- What is expected -
Reproduce only the material from the line with "How do you sort" to the line with "pixel 249 145, pixel", substituting "point" for "object" and leaving every other character unchanged.

******

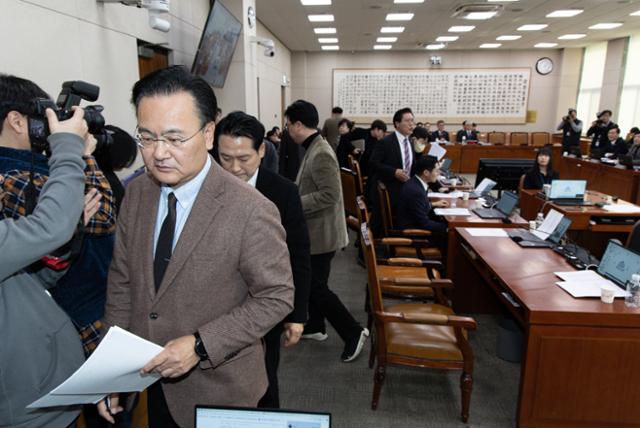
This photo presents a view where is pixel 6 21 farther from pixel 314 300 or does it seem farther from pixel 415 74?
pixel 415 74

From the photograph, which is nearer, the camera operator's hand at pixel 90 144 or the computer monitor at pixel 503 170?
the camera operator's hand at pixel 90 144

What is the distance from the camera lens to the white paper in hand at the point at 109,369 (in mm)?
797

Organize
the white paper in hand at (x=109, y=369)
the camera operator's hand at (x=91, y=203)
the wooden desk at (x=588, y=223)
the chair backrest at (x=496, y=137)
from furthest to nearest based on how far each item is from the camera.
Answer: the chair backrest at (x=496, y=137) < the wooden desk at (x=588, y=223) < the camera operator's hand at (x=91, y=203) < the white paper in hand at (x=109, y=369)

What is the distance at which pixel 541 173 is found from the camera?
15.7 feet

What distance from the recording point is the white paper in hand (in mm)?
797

******

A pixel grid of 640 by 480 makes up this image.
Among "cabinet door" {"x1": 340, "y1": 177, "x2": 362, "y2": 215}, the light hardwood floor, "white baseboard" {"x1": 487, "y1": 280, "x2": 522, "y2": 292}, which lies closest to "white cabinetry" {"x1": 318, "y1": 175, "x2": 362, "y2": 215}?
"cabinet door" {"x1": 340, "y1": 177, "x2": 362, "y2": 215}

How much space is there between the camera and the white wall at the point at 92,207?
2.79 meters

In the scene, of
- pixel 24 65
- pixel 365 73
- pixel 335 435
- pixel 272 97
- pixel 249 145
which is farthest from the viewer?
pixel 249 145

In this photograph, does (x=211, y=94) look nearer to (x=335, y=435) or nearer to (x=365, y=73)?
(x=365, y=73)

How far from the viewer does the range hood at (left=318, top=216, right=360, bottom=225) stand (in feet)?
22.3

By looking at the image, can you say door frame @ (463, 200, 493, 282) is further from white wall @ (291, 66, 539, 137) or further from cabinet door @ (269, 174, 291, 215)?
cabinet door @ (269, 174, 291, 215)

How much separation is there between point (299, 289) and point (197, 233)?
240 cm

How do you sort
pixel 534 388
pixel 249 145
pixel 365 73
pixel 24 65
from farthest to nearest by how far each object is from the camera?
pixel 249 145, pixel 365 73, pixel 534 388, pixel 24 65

******

- Reply to the task -
How do you sort
pixel 534 388
pixel 249 145
pixel 365 73
pixel 24 65
from farthest to nearest by how far each point is from the camera?
pixel 249 145, pixel 365 73, pixel 534 388, pixel 24 65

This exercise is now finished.